Short descriptive text snippets:
******************************
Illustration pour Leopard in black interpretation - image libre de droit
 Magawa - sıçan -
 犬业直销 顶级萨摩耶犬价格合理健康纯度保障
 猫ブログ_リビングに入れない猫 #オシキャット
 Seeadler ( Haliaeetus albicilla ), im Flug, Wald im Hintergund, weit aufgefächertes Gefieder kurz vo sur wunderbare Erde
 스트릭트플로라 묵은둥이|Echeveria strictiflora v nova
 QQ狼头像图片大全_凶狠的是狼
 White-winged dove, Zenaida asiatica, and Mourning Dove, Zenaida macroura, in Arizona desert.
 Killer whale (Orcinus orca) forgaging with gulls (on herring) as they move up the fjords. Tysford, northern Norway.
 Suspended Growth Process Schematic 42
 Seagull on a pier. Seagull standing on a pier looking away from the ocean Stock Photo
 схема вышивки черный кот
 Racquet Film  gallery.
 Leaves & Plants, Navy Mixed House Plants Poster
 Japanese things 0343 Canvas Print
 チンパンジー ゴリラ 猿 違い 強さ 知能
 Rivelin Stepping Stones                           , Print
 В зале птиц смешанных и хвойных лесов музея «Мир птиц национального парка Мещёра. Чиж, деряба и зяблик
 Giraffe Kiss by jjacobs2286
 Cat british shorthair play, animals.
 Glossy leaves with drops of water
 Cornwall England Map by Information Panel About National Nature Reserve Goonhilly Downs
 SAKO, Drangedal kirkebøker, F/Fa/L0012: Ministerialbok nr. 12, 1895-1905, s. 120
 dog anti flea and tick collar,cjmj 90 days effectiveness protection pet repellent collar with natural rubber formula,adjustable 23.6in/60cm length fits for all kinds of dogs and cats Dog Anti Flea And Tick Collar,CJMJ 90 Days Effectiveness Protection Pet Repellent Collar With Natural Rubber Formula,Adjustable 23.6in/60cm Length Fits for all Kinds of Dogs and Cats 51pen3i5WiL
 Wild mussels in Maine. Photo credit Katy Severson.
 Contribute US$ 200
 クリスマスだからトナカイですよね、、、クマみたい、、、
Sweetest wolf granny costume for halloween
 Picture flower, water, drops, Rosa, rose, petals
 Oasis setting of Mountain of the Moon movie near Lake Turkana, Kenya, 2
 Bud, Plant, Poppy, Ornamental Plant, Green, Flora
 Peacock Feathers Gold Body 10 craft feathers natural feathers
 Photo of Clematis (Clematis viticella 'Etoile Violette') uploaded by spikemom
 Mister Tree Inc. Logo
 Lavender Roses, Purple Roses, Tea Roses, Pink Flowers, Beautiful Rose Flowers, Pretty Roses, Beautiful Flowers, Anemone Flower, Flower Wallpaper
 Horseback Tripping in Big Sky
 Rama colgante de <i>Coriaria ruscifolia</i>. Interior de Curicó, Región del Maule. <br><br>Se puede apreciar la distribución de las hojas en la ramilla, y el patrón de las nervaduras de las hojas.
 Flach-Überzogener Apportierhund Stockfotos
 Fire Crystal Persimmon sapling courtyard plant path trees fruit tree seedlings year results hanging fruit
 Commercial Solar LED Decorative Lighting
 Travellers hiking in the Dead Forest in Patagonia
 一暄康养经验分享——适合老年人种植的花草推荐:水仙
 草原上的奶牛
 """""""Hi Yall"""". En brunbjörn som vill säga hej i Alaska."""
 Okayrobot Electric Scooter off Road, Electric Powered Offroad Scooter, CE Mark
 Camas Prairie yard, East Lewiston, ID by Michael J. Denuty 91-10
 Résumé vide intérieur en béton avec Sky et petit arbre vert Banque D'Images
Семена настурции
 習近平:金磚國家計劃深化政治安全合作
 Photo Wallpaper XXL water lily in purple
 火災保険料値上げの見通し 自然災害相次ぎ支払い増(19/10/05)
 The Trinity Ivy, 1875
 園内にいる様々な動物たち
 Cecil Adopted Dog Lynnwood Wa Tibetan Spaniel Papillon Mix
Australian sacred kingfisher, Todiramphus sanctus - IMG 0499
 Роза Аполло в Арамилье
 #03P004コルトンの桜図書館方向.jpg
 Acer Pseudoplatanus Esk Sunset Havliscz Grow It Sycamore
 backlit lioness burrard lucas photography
******************************
• [Your assignment] Within the data above, the span starting at the line containing "схема вышивки черный кот" and ending at the line containing "Sweetest wolf granny costume for halloween" is to be retyped exactly, with no other lines.

• [Exercise response]
 схема вышивки черный кот
 Racquet Film  gallery.
 Leaves & Plants, Navy Mixed House Plants Poster
 Japanese things 0343 Canvas Print
 チンパンジー ゴリラ 猿 違い 強さ 知能
 Rivelin Stepping Stones                           , Print
 В зале птиц смешанных и хвойных лесов музея «Мир птиц национального парка Мещёра. Чиж, деряба и зяблик
 Giraffe Kiss by jjacobs2286
 Cat british shorthair play, animals.
 Glossy leaves with drops of water
 Cornwall England Map by Information Panel About National Nature Reserve Goonhilly Downs
 SAKO, Drangedal kirkebøker, F/Fa/L0012: Ministerialbok nr. 12, 1895-1905, s. 120
 dog anti flea and tick collar,cjmj 90 days effectiveness protection pet repellent collar with natural rubber formula,adjustable 23.6in/60cm length fits for all kinds of dogs and cats Dog Anti Flea And Tick Collar,CJMJ 90 Days Effectiveness Protection Pet Repellent Collar With Natural Rubber Formula,Adjustable 23.6in/60cm Length Fits for all Kinds of Dogs and Cats 51pen3i5WiL
 Wild mussels in Maine. Photo credit Katy Severson.
 Contribute US$ 200
 クリスマスだからトナカイですよね、、、クマみたい、、、
Sweetest wolf granny costume for halloween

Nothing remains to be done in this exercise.